* **WHAT THE TASK REQUIRES**
Each entry below is to be restated word for word, with no pictures carried over.

------ PROVIDED RECORDS

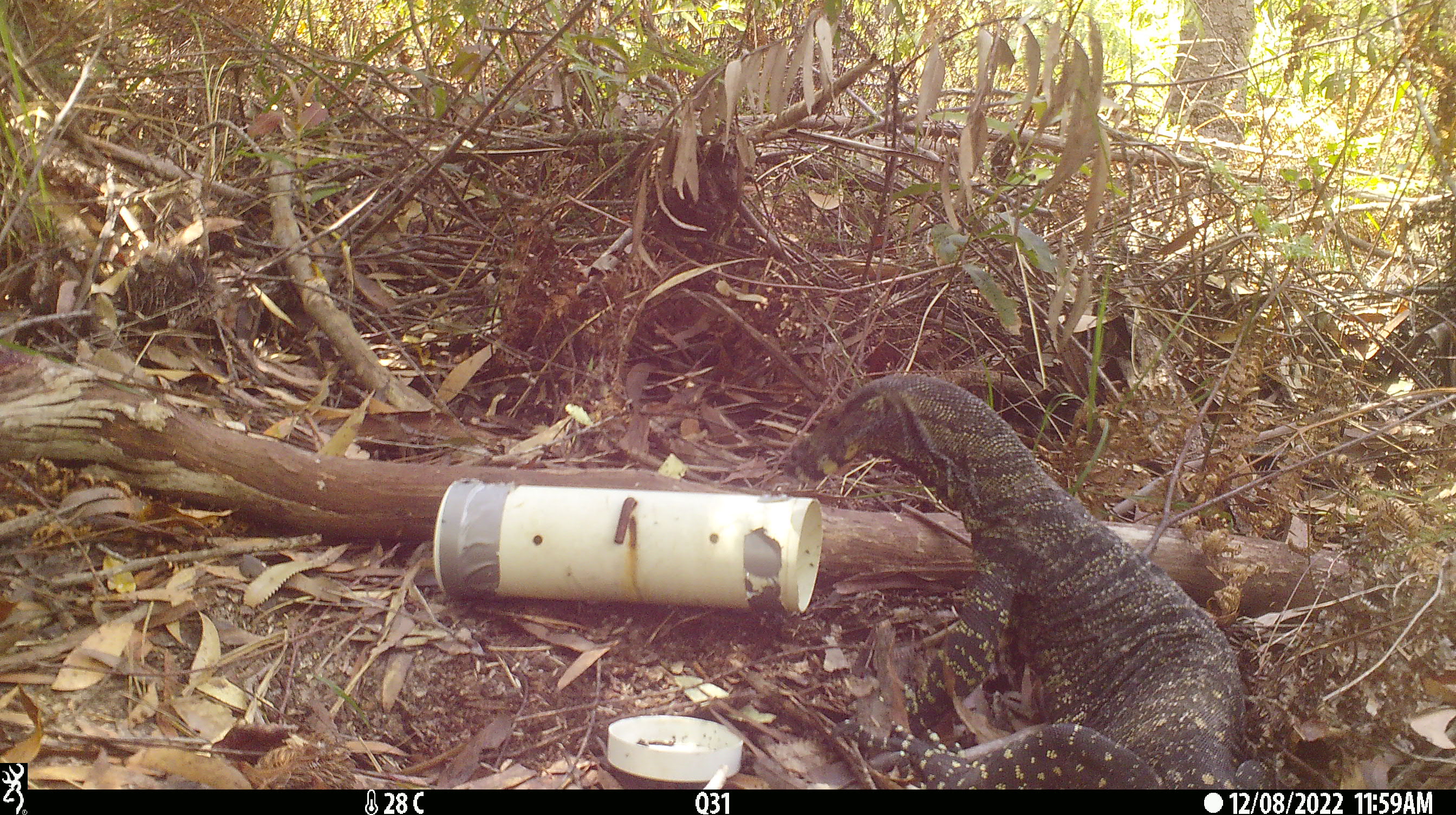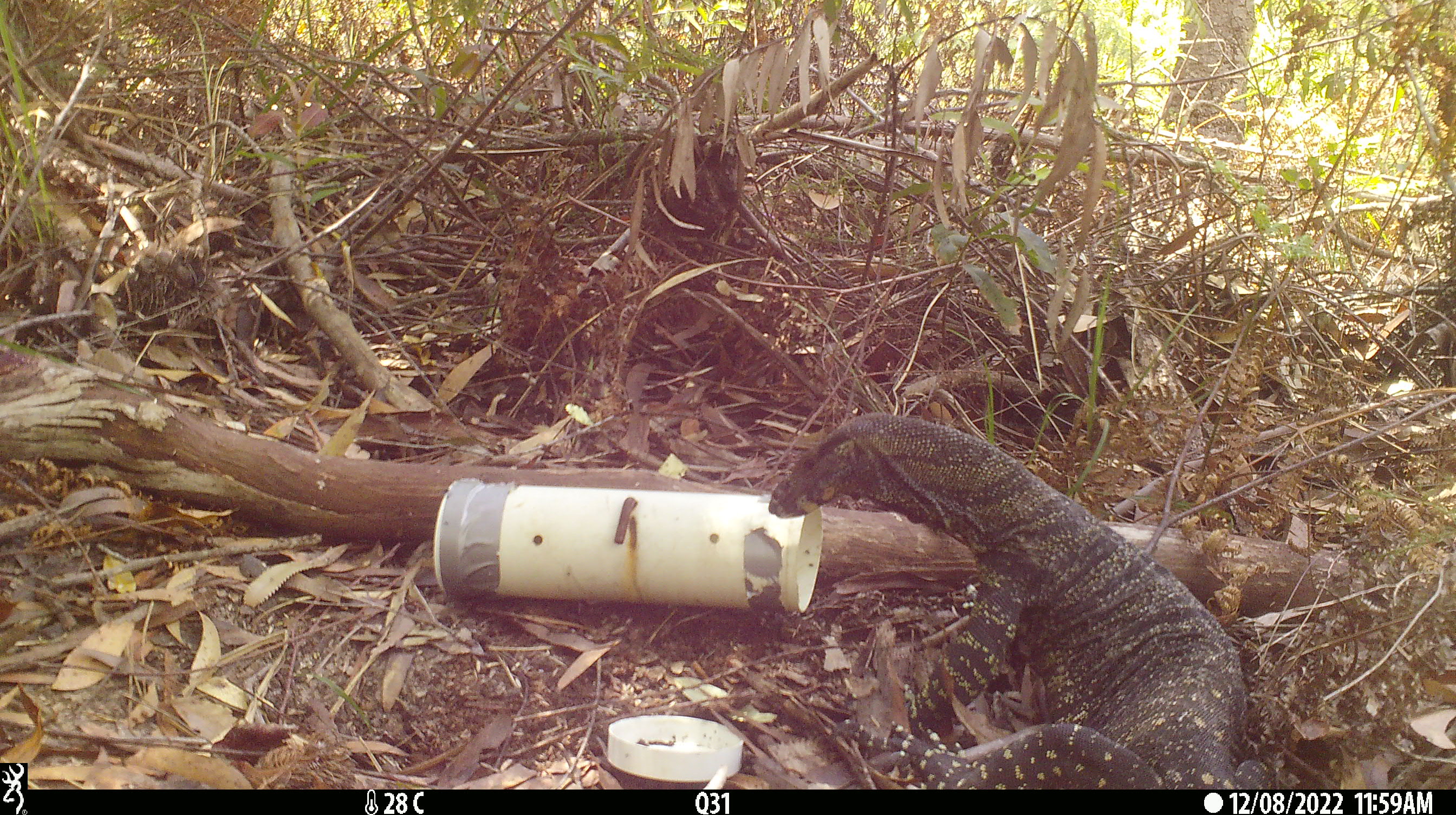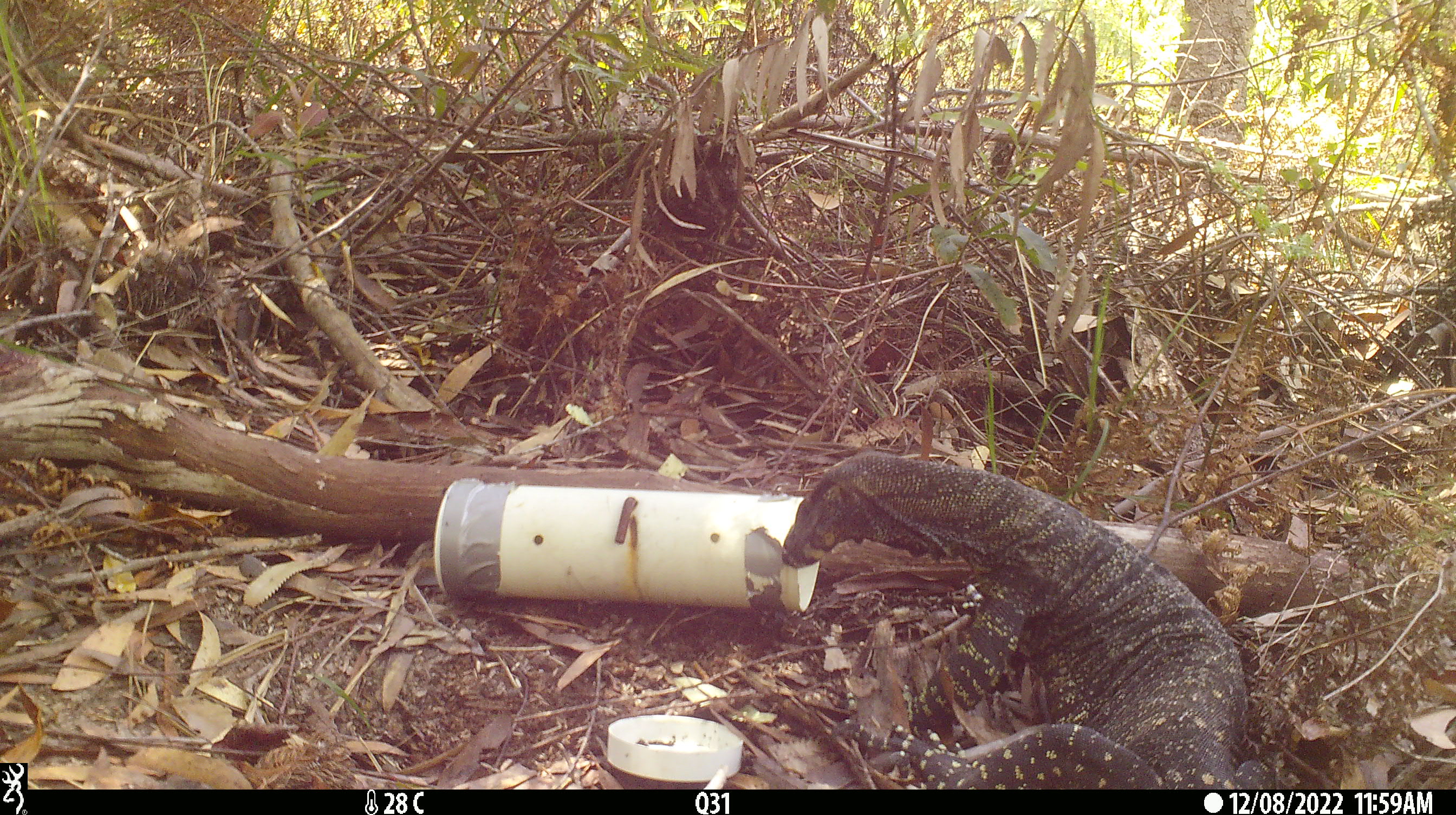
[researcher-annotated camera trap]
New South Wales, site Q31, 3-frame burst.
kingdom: Animalia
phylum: Chordata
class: Reptilia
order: Squamata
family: Varanidae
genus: Varanus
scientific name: Varanus varius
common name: lace monitor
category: goanna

------------

* **EXPECTED OUTPUT**
[researcher-annotated camera trap]
New South Wales, site Q31, 3-frame burst.
kingdom: Animalia
phylum: Chordata
class: Reptilia
order: Squamata
family: Varanidae
genus: Varanus
scientific name: Varanus varius
common name: lace monitor
category: goanna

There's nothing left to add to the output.